I was asked the following question in a physics worksheet:
A $2.0 \,\mathrm{mW}$ laser is shone onto a metal plate. The cross-sectional area of the beam is $4.0\times 10^{-6} \, \mathrm m^2$. Assume all light is absorbed, and the laser is emits all light at $4.7\times 10^{14} \, \mathrm{Hz}$. Calculate the pressure due to the light.
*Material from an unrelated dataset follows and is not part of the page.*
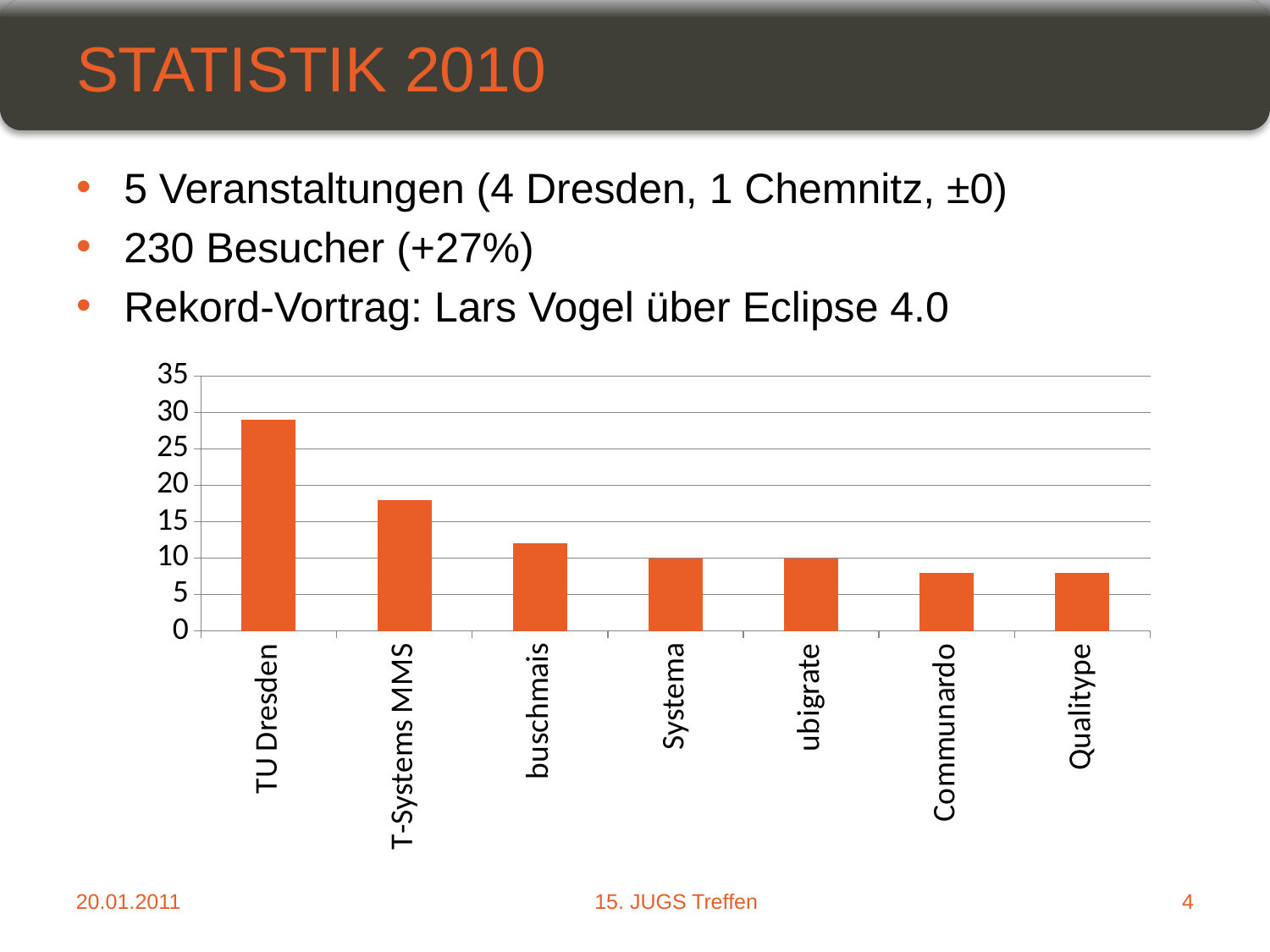
Which category has the highest bar in the chart? TU Dresden Which is larger, the value for TU Dresden or the value for T-Systems MMS? TU Dresden What colour are the bars in the chart? orange How many categories are shown on the x axis of the chart? 7 Is the value for T-Systems MMS greater or less than 15? greater Do the bar values rise or fall from left to right along the x axis? fall Is the value for Communardo greater or less than 10? less Is the value for T-Systems MMS greater or less than 20? less What kind of chart is shown on the slide? bar chart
My current approach was along the lines of: $$\begin{aligned} p &=\dfrac{hf}{c}\\ &=\dfrac{h\times4.7\times10^{14}}{3\times10^{8}}\\ &=1.0\times10^{-27}\mathrm{Ns}\\ \end{aligned}$$ $$\begin{aligned} f_{e^-}&=\tfrac{P}{E}=\tfrac{P}{hf}\\ &=\dfrac{2.0\times 10^{-3}}{hf}\\ &=6.45\times10^{15}\mathrm{Hz}\\ \end{aligned}$$ $$\begin{aligned} F&=\frac{\mathrm dp}{\mathrm dt}\\ &=p\times f_{e^-}\\ &=6.7\times10^{-12}\mathrm{N}\\ \end{aligned}$$ $$\begin{aligned} P&=\frac{F}{A}\\ &=\frac{6.7\times 10^{-12}}{4.0\times 10^{-6}}\\ &=1.7\times 10^{-6}\mathrm{Pa} \end{aligned}$$
But a classmate of mine used $P=Fv$ (i.e. power used to propel a point mass is equal to the force applied to that mass times the velocity of that mass) to solve for the force, and I don’t understand how that equation, which is used in linear kinematics, applies to a massless particle.
I understand the principle that light exerts pressure, but why does this formula which was derived for something entirely different apply in this context?